Senatorenwahl in Alabama hat begonnen Warum Roy Moore Donald Trump blamieren kann

Kandidat Roy Moore: Der Colt sitzt locker

Nach einem aufgeheizten Wahlkampf hat im US-Bundesstaat Alabama die wichtige Nachwahl um einen Sitz im Senat begonnen. Zur Abstimmung stehen der umstrittene Republikaner Roy Moore (70) und der Demokrat Doug Jones (63), ein ehemaliger Staatsanwalt.

Bei der Wahl steht für die Republikaner um Präsident Donald Trump viel auf dem Spiel. Verliert Moore, schrumpft ihre ohnehin knappe Senatsmehrheit auf nur eine Stimme.

Kandidat Moore ist wegen seiner extremen Positionen aber selbst in den eigenen Reihen umstritten. Mehrere Frauen beschuldigen ihn zudem, sie in den siebziger und achtziger Jahren sexuell belästigt zu haben. Eine von ihnen war damals erst 14 Jahre alt. Moore weist die Anschuldigungen zurück. In ihrem Politik- und Kommunikationsstil sind sich Trump und Moore sehr ähnlich, und auch Trump hatte vor der US-Präsidentschaftswahl mit sexuellen Übergriffen auf Frauen geprahlt - ein Thema, das er später als "lockerroom talk" abtat.

Mehrere Republikaner in Washington waren auf Distanz zu dem heute 70-Jährigen Moore gegangen. Trump erklärte dagegen nach anfänglicher Zurückhaltung seine Unterstützung für Moore. Er malte als Konsequenz einer Niederlage negative Auswirkungen für seine politische Agenda an die Wand.

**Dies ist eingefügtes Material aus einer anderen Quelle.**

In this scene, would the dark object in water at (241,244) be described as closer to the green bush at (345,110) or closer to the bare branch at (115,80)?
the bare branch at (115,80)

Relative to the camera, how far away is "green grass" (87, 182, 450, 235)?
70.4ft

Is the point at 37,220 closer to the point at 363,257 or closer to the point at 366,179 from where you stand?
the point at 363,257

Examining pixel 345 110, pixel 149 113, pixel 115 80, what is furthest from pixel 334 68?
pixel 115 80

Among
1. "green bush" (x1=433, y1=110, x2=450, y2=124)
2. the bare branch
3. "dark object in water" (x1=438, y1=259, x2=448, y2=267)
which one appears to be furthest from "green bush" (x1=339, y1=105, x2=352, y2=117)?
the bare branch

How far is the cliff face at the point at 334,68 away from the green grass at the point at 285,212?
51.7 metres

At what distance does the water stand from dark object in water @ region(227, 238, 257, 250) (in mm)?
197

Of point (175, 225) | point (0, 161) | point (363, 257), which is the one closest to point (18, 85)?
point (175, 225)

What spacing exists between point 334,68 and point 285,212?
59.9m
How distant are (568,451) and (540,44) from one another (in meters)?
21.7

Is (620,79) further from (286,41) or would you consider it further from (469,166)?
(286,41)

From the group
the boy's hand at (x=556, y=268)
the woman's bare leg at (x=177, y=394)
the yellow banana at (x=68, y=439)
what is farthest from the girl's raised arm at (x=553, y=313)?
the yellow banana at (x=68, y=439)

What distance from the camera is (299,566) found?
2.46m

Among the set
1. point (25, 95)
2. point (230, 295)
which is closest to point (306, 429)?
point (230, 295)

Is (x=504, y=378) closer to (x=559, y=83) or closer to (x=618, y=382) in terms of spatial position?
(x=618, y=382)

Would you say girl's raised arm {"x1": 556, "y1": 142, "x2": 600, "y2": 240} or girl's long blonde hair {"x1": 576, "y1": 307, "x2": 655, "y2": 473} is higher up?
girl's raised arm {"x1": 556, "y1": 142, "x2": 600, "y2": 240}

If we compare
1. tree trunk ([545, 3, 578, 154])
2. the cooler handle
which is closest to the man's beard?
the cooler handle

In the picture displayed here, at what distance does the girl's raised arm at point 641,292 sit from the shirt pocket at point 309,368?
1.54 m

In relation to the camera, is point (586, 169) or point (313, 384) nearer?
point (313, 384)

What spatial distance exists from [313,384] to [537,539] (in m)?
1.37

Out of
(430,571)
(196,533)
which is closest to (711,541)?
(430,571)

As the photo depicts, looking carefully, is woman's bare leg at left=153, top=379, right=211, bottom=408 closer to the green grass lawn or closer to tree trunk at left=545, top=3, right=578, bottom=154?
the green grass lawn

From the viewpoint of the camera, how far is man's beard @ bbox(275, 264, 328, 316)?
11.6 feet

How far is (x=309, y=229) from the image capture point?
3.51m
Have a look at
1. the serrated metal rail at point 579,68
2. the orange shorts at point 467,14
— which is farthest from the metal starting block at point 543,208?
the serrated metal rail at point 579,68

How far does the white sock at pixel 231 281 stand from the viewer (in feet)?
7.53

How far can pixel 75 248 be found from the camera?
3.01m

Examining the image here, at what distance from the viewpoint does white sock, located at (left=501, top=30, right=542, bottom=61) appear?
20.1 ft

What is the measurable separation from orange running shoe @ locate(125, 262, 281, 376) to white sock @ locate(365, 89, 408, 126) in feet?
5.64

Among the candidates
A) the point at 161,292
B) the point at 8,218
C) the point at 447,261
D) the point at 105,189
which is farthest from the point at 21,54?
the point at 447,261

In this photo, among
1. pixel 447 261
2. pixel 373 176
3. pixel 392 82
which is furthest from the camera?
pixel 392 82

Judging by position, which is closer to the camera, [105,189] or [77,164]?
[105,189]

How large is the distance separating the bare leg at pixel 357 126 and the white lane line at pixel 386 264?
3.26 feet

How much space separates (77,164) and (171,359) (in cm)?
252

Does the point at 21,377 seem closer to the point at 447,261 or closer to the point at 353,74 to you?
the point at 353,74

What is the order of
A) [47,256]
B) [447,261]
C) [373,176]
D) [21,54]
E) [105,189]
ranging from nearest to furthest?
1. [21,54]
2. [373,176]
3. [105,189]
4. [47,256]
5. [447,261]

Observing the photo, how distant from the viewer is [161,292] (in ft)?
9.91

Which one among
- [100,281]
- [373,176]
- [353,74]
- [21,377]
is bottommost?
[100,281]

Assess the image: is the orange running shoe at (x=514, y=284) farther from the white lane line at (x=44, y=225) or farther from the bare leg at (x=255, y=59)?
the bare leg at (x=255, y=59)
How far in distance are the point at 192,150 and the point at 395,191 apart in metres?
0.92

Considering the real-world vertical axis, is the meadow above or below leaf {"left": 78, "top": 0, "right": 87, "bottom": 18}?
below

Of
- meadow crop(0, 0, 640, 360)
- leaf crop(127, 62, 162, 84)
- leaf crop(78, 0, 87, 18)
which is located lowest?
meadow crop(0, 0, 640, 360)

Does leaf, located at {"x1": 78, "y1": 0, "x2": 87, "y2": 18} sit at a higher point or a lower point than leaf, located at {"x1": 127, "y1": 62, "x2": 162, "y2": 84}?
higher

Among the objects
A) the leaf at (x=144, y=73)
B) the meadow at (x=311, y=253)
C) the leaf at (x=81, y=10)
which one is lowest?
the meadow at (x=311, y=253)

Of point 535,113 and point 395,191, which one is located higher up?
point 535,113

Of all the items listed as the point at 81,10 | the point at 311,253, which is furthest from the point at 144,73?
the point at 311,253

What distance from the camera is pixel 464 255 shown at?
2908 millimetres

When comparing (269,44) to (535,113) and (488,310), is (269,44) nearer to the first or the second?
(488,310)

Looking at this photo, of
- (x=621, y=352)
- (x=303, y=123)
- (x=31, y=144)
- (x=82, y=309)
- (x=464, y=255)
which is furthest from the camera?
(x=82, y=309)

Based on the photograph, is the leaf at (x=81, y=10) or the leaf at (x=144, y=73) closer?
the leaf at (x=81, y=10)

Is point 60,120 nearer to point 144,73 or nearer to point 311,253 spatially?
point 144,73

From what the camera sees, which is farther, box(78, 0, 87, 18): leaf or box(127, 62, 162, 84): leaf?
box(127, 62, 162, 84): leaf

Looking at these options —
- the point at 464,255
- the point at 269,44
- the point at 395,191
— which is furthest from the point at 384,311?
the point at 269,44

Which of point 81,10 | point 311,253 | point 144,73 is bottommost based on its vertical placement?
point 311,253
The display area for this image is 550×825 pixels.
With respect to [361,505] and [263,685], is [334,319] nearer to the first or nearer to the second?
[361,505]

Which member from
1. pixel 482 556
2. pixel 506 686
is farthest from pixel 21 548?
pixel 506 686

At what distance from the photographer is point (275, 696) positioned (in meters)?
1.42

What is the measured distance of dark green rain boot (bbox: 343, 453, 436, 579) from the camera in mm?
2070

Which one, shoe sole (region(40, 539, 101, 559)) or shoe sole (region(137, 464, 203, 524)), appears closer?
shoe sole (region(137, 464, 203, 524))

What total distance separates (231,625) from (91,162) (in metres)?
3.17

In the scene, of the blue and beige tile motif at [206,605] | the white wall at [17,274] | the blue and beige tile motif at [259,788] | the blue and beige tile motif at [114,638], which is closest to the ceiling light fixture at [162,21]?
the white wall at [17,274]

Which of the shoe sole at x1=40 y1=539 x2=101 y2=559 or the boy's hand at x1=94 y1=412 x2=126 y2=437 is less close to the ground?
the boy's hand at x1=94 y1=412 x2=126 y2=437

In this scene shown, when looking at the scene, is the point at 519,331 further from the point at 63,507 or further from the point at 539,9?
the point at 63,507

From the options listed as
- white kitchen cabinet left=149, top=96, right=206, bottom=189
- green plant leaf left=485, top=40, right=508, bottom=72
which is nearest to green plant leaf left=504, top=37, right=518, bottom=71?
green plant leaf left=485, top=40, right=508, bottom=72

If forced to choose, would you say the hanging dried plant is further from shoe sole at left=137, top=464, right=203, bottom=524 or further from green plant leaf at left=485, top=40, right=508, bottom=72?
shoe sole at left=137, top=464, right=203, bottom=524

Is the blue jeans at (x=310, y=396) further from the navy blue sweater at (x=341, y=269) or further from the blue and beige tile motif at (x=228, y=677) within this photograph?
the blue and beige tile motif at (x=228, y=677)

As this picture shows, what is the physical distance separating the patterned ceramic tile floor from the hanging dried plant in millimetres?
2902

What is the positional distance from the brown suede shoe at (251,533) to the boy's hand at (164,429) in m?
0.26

In einer kurz vor der Wahl erschienene Umfrage der Monmouth Universität kamen beide Kandidaten auf je 46 Prozent der Stimmen. In einigen Erhebungen lag Moore vorne, in anderen Jones.

Die Nachwahl in Alabama war durch den Wechsel des früheren Senators Jeff Sessions an die Spitze des Justizministeriums notwendig geworden. Eigentlich ist der Staat mit seinen rund 4,8 Millionen Einwohnern ein traditionell sicheres Rennen für die Republikaner. Durch den Streit um Moore ist die Wahl aber viel offener als sonst.